18 June 2013

Hashtag grown?

As of lately, I have been doing a lot of soul searching and coming up to what I would call empty handed. My life is currently in quite a large rut and I don't know where it is headed. This worries me quite a bit, especially since I'm almost finished with my college career and have to face the real world in a few months. With a "dismissal" looming above my head and a degree I call less than fabulous, it is hard to say where I'm headed. Everyone tells me "Don't worry, it will all work out." or "You will be fine! Everything happens for a reason." Well yes, it does, but that isn't exactly helping my situation. And, apparently you cannot live your life by traveling to small town volleyball tournaments and winning the $40-50 1st place prize for the rest of your life. (Who decided this, AM I RITE?!) Don't get me wrong. I have great parents who will support me and help me deal with all this craziness. I have great family and friends that can offer me moral support and help me get through mentally, even on the bad days. And I have a great sense of power and will (not to mention sarcasm and optimism) that should help me to power through.

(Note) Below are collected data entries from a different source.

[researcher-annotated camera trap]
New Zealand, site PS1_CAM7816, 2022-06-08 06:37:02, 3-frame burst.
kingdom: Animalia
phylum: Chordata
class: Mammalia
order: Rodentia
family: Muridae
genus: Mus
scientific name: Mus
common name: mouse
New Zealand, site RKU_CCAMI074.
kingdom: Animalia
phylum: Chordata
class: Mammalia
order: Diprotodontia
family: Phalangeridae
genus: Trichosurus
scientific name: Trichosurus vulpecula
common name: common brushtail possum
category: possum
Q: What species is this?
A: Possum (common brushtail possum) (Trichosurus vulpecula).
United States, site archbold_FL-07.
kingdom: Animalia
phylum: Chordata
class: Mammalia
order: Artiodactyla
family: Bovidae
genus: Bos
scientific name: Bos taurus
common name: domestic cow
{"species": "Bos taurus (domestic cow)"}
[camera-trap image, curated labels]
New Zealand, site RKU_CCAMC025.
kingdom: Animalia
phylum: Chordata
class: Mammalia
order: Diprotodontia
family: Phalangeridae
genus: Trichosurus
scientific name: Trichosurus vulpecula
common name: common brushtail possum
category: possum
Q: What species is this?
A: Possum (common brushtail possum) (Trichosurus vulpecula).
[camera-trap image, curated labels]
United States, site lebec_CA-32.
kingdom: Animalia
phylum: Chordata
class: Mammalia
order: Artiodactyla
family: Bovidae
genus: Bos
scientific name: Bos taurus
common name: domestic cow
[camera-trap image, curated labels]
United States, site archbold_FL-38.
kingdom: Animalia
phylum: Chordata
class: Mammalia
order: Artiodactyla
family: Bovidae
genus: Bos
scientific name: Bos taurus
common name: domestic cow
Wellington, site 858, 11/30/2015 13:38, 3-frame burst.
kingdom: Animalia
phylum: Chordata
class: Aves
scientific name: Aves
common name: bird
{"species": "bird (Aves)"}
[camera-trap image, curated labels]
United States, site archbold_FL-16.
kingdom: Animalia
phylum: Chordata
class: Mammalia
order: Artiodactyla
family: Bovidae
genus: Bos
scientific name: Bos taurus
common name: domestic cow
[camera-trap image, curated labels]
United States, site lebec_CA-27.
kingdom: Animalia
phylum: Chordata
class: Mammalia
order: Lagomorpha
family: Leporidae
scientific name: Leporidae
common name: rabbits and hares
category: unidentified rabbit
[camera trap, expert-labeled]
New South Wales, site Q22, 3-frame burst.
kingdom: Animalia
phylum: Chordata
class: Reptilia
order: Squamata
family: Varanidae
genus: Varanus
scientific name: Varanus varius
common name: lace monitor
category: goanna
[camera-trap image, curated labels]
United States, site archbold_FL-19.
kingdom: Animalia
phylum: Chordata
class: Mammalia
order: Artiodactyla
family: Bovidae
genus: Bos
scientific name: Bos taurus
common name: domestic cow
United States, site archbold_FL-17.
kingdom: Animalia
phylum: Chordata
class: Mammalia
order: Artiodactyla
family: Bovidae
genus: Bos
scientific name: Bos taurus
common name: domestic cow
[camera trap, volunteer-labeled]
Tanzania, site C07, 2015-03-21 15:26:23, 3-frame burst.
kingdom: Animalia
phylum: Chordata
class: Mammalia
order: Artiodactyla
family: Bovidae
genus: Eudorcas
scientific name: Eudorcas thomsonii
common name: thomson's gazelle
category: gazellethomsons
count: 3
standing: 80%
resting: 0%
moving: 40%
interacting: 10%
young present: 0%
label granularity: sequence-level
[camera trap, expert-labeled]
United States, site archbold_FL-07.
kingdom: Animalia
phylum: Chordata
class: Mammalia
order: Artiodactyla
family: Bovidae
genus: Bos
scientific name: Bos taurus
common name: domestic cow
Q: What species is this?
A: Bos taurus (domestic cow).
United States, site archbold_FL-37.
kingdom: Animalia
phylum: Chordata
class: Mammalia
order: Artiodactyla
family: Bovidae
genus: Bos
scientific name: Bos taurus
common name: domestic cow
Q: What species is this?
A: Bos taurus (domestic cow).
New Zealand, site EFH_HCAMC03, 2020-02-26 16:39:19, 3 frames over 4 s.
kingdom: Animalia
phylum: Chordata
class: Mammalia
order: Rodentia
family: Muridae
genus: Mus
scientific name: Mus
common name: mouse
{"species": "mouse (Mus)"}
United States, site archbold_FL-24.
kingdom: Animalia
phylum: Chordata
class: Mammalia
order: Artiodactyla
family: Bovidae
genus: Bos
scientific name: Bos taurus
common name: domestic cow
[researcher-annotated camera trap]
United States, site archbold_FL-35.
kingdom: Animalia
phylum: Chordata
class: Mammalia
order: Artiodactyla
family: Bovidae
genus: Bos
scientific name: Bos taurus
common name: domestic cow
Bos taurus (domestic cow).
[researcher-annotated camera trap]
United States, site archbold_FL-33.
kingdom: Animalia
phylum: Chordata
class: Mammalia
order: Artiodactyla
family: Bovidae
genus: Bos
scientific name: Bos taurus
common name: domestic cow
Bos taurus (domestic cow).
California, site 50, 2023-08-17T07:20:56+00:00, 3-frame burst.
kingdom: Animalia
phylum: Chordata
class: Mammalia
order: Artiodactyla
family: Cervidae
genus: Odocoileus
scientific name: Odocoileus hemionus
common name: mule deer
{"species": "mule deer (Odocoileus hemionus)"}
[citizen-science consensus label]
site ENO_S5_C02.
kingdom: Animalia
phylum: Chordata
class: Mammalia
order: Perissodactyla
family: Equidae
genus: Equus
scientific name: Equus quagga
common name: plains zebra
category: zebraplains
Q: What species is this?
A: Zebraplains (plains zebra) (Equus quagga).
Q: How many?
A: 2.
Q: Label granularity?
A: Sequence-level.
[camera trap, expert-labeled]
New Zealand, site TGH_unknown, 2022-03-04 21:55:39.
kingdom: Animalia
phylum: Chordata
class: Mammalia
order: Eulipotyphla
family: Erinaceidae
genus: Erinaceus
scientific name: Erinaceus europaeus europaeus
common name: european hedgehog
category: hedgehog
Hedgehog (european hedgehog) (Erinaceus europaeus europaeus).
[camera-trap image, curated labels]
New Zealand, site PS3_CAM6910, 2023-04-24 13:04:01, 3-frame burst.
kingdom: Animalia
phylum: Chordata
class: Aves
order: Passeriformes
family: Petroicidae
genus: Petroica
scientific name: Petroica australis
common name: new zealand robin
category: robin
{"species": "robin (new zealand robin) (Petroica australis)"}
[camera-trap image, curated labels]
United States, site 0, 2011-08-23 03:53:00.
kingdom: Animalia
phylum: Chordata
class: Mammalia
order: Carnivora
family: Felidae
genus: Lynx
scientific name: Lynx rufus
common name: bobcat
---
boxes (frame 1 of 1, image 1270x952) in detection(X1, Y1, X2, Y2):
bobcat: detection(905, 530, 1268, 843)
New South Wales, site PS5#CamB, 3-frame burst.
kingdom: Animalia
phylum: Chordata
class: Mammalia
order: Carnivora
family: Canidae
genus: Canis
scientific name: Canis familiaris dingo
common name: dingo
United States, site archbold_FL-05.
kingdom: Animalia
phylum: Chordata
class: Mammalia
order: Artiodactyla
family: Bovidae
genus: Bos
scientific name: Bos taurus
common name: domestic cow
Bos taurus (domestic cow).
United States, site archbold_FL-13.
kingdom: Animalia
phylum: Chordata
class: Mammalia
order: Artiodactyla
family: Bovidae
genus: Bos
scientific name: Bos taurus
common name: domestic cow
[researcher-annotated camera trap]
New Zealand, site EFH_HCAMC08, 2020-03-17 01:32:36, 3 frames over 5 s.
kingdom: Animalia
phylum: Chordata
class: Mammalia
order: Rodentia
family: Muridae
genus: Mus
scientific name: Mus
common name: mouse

If none of this works out, I will start posting my Twerk Team videos on YouTube until I get picked up as a famous dancer. I'm still waiting on Survivor to decide that they want me for the next season (Come on Jeff Probst! Let's just be friends already!). Otherwise I really will go abroad to work and live for a few years of my life until I can decide what I want to do or a Nursing school accepts me. However, my parents think I should stay here and finish school before I go out and about and decide to never come back. After having worked for over a year in the hospital as a Nurse Tech at St. John's in Springfield, IL, I know that I am meant to be a nurse and that I'm pretty damn good at it. Heck, even today I helped clean and dress a girl's cut leg out of a makeshift First Aid Kit (great job SLU) and explained to her why it was still bleeding and what she needed to do for it. It is the things like this that truly make me hate (yes, hate) my situation. Everyone else is in or getting in to the jobs and the field they want, but here I am twiddling my thumbs welcoming people to campus ministry and living off of stale coffee and animal crackers. A certain somebody who talked to me on the phone yesterdays said that they are taking the next 6 months to work and dedicate their time to their thesis for their Master's Degree and working on themselves. They told me that I should start doing the same. Better said than done, but I'm going to try.

You only live once, so make it nasty and make it happen.